12.02.2020   |   News

Umfrage: Deutschland profitiert von EU-Mitgliedschaft in Sachen Digitalisierung

Von dem positiven Einfluss der Europäischen Union auf die digitale Entwicklung des eigenen Landes sind laut einer Befragung des Ipsos Instituts im Auftrag des Vodafone Instituts mehr als zwei Drittel der Europäer (68 Prozent) überzeugt. In Deutschland sind 27 Prozent der Meinung, von der EU-Mitgliedschaft „sehr stark“ zu profitieren, 42 Prozent zumindest „ein wenig“.

Besonders gegensätzlich ist das Bild der EU bezüglich der Digitalisierung in Osteuropa.
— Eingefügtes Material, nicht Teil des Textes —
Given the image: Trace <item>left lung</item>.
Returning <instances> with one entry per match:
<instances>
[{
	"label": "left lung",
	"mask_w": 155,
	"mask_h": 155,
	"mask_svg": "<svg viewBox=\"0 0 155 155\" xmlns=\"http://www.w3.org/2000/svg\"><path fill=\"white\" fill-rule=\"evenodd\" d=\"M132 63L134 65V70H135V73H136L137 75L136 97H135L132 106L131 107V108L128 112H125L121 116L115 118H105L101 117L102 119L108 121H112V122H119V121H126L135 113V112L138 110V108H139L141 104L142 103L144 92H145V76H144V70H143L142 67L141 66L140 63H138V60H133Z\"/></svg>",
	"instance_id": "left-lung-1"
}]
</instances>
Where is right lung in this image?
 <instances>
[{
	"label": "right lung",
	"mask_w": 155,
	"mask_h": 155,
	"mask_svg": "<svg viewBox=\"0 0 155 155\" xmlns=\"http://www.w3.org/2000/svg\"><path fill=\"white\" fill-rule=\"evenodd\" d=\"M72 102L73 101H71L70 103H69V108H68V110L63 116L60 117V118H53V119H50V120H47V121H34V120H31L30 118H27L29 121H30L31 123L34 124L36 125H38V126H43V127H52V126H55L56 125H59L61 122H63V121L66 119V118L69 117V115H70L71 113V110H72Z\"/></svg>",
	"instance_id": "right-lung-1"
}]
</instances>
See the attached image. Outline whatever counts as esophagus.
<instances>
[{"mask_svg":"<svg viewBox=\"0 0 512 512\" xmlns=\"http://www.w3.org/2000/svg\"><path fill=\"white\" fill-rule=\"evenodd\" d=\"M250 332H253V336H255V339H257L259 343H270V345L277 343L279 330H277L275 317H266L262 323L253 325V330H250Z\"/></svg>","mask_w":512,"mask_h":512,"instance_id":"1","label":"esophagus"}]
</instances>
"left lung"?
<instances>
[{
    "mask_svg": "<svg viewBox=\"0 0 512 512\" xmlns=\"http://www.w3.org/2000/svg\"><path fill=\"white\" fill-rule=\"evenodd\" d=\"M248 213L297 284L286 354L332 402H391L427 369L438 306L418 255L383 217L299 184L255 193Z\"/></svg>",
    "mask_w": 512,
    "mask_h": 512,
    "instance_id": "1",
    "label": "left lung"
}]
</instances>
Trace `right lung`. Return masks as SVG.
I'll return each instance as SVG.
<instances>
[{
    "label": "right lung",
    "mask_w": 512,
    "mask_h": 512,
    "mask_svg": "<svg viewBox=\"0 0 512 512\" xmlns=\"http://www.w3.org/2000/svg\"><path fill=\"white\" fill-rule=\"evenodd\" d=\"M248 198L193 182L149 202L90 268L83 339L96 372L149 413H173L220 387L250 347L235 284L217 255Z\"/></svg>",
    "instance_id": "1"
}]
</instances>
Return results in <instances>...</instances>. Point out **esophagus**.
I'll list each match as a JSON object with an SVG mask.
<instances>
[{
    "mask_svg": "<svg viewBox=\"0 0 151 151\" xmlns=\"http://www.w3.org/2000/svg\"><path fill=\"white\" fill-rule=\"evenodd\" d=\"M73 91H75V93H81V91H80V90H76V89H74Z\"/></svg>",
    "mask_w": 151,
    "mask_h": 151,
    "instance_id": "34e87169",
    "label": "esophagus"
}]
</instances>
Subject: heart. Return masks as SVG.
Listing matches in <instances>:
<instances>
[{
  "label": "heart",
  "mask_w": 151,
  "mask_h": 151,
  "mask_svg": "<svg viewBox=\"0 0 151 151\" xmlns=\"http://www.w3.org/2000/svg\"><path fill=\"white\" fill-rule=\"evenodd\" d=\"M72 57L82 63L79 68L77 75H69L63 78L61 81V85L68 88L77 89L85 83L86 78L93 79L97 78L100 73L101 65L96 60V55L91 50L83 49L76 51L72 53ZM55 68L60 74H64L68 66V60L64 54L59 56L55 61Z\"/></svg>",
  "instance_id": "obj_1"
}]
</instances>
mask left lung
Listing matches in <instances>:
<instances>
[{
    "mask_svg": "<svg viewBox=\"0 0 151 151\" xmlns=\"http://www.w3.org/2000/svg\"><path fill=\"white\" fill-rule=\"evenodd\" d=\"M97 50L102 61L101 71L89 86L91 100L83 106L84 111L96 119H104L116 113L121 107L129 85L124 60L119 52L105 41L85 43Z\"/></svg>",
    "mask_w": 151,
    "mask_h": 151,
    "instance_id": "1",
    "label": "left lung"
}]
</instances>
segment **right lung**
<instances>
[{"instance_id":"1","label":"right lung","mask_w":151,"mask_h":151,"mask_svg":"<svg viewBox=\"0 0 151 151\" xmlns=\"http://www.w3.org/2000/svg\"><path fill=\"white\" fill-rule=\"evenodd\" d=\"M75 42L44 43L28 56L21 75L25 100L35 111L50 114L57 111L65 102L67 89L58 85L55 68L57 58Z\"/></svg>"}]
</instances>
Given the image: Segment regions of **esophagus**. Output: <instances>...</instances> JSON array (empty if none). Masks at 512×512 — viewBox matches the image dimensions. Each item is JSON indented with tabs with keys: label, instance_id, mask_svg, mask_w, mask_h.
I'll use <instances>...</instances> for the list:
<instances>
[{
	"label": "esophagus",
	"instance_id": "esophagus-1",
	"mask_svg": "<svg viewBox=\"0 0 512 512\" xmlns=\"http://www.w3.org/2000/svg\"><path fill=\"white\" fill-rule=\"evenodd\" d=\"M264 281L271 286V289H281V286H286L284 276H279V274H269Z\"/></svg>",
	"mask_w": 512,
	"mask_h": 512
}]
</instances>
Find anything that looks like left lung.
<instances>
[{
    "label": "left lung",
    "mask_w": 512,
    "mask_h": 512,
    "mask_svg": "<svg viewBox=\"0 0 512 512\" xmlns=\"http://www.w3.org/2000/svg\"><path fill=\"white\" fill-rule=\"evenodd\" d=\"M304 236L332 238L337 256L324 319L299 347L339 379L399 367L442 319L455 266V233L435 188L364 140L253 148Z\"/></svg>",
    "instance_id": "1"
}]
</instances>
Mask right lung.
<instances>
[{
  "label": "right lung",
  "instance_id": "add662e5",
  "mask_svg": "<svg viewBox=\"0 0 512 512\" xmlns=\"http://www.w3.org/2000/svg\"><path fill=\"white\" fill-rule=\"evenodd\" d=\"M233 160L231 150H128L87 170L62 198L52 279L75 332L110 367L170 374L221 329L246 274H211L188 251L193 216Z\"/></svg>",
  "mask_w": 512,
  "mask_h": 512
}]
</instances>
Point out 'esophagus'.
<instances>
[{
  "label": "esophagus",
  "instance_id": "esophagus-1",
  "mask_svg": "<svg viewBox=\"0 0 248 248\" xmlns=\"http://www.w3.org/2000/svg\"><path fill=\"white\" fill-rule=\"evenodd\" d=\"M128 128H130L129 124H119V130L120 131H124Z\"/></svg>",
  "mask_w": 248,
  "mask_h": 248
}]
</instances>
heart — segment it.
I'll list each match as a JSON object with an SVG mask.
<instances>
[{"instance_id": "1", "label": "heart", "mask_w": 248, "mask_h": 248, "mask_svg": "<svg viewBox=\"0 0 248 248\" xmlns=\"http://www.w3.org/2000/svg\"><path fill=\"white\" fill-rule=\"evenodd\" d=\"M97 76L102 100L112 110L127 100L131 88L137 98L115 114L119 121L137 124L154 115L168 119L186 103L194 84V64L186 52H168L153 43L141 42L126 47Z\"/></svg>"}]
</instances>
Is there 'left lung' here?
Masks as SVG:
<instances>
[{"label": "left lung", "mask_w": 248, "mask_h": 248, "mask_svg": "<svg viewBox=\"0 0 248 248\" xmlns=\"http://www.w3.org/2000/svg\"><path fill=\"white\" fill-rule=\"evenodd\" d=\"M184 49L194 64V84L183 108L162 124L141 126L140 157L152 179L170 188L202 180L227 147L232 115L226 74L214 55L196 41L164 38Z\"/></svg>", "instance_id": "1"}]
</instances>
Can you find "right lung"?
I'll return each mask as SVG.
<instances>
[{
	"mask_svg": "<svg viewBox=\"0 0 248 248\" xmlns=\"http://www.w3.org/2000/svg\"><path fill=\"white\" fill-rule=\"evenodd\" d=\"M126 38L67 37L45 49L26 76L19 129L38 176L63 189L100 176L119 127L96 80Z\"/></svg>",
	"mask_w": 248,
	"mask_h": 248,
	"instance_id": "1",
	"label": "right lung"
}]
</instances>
Während in Ungarn und Polen eine große Mehrheit (jeweils 75 Prozent) nationale Vorteile durch die europäische Digitalpolitik und Gesetzgebung erkennt, sind es in der Tschechischen Republik gerade einmal 55 Prozent.

Auf die Frage, welche Herausforderungen in der EU in den nächsten fünf Jahren am ehesten angegangen werden sollten, landet der Klimaschutz mit 46 Prozent europaweit an erster Stelle und rangiert auch in Deutschland an der Spitze (48 Prozent). Handlungsbedarf sehen die EU-Bürger auch bei den Themen Migration (insgesamt 35 Prozent, in Deutschland 30 Prozent) und Armutsbekämpfung (34 Prozent, in Deutschland 41 Prozent).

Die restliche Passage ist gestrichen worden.